Extrait du document:
Les missions d’un expert CCMI pendant le chantier
Un expert en construction intervient dans les limites de la mission convenue. Il ne valide pas automatiquement l’ensemble de la maison et ne contrôle pas les parties devenues invisibles avant sa visite.
Avant la première visite
Les documents utiles peuvent comprendre :
- le contrat CCMI et sa notice descriptive
- les plans contractuels et leurs indices
- les avenants signés
- le permis de construire
- les études de sol et de structure disponibles
- les comptes rendus et photographies des étapes précédentes
- les appels de fonds déjà reçus
Ces pièces permettent de savoir ce qui était prévu et d’éviter de qualifier de non-conformité un ouvrage qui correspondrait à un avenant accepté.

Consigne:
Citez fidèlement le passage sur les missions de l'expert CCMI, depuis les mots « Les missions d’un » jusqu'aux mots « un avenant accepté. » inclus.

Entrées fournies:

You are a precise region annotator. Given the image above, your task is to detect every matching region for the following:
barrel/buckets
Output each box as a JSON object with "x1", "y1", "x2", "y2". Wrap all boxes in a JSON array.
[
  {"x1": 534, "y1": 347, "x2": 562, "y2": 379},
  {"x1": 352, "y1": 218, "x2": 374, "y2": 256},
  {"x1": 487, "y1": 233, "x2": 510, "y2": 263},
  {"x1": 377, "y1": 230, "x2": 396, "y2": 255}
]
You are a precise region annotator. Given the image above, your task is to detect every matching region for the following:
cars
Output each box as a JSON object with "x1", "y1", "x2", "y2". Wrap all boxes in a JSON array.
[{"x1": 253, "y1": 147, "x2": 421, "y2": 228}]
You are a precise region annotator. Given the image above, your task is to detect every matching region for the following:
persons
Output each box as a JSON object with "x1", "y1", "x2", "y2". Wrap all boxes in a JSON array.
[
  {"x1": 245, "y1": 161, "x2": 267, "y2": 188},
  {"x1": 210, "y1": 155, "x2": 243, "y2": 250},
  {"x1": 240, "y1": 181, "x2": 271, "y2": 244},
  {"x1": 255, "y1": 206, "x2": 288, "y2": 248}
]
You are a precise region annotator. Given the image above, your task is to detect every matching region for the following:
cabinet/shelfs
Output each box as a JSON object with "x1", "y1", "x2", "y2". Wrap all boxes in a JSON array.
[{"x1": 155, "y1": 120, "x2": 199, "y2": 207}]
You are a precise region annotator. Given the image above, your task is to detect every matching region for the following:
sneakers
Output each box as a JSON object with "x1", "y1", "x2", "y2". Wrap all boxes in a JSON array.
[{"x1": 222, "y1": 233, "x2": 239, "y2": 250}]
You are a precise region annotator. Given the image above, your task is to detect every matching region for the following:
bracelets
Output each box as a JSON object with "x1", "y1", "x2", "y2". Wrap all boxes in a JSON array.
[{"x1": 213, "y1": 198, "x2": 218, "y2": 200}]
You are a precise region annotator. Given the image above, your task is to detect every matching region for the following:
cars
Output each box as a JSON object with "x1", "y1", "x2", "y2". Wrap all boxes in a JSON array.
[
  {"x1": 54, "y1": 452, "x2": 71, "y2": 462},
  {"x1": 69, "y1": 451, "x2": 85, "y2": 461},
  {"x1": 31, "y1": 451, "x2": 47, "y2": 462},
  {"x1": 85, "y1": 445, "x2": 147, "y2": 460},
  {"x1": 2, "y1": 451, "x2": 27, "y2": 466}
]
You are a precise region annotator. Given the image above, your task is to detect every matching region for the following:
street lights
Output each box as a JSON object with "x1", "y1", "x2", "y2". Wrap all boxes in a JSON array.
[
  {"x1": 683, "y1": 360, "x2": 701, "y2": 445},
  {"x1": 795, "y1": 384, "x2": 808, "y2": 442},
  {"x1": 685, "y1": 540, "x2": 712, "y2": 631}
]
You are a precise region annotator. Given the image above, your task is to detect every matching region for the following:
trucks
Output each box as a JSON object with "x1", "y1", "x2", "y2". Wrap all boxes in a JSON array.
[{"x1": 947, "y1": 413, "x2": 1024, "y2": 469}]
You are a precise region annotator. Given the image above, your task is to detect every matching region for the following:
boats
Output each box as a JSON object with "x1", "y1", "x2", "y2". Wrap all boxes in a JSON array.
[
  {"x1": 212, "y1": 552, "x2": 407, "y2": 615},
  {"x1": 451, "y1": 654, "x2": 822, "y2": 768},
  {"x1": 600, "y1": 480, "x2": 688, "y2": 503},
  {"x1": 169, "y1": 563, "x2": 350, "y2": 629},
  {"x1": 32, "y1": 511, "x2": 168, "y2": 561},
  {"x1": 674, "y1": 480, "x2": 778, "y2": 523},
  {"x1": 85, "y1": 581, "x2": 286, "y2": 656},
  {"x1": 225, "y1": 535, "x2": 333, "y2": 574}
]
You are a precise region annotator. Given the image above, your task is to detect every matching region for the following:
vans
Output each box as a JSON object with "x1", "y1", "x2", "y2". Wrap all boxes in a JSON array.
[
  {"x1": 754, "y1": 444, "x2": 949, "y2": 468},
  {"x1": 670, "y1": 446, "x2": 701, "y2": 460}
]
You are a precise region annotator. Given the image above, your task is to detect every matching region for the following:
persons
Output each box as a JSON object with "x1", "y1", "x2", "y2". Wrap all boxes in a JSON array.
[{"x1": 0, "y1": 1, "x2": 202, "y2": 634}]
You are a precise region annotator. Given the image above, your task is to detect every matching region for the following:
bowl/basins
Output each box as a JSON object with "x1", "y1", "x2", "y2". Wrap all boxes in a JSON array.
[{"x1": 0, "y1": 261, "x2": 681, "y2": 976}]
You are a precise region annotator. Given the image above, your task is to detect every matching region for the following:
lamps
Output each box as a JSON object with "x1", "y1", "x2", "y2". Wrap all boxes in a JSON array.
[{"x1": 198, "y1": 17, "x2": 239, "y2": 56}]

Corrigé:
Les missions d’un expert CCMI pendant le chantier
Un expert en construction intervient dans les limites de la mission convenue. Il ne valide pas automatiquement l’ensemble de la maison et ne contrôle pas les parties devenues invisibles avant sa visite.
Avant la première visite
Les documents utiles peuvent comprendre :
- le contrat CCMI et sa notice descriptive
- les plans contractuels et leurs indices
- les avenants signés
- le permis de construire
- les études de sol et de structure disponibles
- les comptes rendus et photographies des étapes précédentes
- les appels de fonds déjà reçus
Ces pièces permettent de savoir ce qui était prévu et d’éviter de qualifier de non-conformité un ouvrage qui correspondrait à un avenant accepté.